Urinary cytology, nucleic acid testing of urine and/or plasma, and viral-specific staining of biopsy specimens are necessary for diagnosis. Infected tubular cells show intranuclear inclusions, lysis or necrosis, and shedding into the tubular lumen. But such light microscopy findings are quite focally observed in many cases, and varying degrees of tubulointerstitial inflammation mimicking T-cell-mediated
acute rejection make accurate diagnosis difficult. There is a histological classification of BKVN originally reported by the University of Maryland in 2001, and modified by American Society of Transplantation Infectious Disease Community of Practice, which focuses on interstitial inflammation and fibrosis. Another 3-MA manufacturer classification was proposed by the Banff Working Group in 2009 (Banff Working Proposal), which focuses
on acute tubular injury instead of interstitial inflammation. The usefulness of the Banff Working Proposal is now under consideration with a multicenter study being conducted, but it has not yet reached a clear conclusion. In this review, the current screening strategies for the replication of BK virus, difficulties with diagnosis, histopathological classifications, treatments, and prognostic factors of BKVN are discussed. Polyomavirus BK (BKV) is an important pathogen in organ transplant patients. BKV was first isolated from RG7204 in vivo urine and ureteral epithelial cells of a kidney transplant patient,[1] and is known
to cause ureteral stenosis and hemorrhagic cystitis in kidney and hematopoietic stem cell transplant patients. The first case of tissue destructive nephropathy, called polyomavirus BK nephropathy (BKVN), in a kidney allograft was reported in 1995,[2] and numerous studies on various aspects of the causative virus and the disease have been published.
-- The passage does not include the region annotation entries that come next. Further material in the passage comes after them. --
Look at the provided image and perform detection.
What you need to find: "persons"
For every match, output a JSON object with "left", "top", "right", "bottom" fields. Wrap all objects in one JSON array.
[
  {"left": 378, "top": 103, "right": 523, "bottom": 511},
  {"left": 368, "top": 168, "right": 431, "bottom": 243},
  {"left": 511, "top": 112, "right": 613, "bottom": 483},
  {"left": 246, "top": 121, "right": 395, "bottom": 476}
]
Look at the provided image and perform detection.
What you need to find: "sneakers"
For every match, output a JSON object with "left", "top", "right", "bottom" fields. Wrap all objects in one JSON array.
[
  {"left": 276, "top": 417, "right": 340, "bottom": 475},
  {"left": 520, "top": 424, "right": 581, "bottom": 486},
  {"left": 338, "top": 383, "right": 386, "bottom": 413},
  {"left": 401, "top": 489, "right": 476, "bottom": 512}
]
Histone demethylase BKV is ubiquitously present in the general population, and 90% or more of tested individuals may be seropositive.[3, 4] It is demonstrated that BKV is transmitted to the patient through the donor kidney with a latent infection,[5] and is reactivated with immunosuppressive treatment. Urinary shedding of the virus, called viruria, is the first step of viral reactivation, followed by viraemia, and nephropathy after the 6–12-week window period.[6] Progression of BKVN is associated with interstitial fibrosis, and subsequent acute rejection followed by the reduction of immunosuppression also induces allograft injury. Since graft survival in patients with BKVN is much poorer than those without the disease,[7] current clinical practice focuses on the early detection of viral replication and pre-emptive reduction of immunosuppression.[8-10] The management of BKV infection appeared in Kidney Disease Improving Global Outcome (KDIGO) guidelines in 2009,[8] and the American Society of Transplantation (AST) Infectious Disease Community of Practice also published guidelines.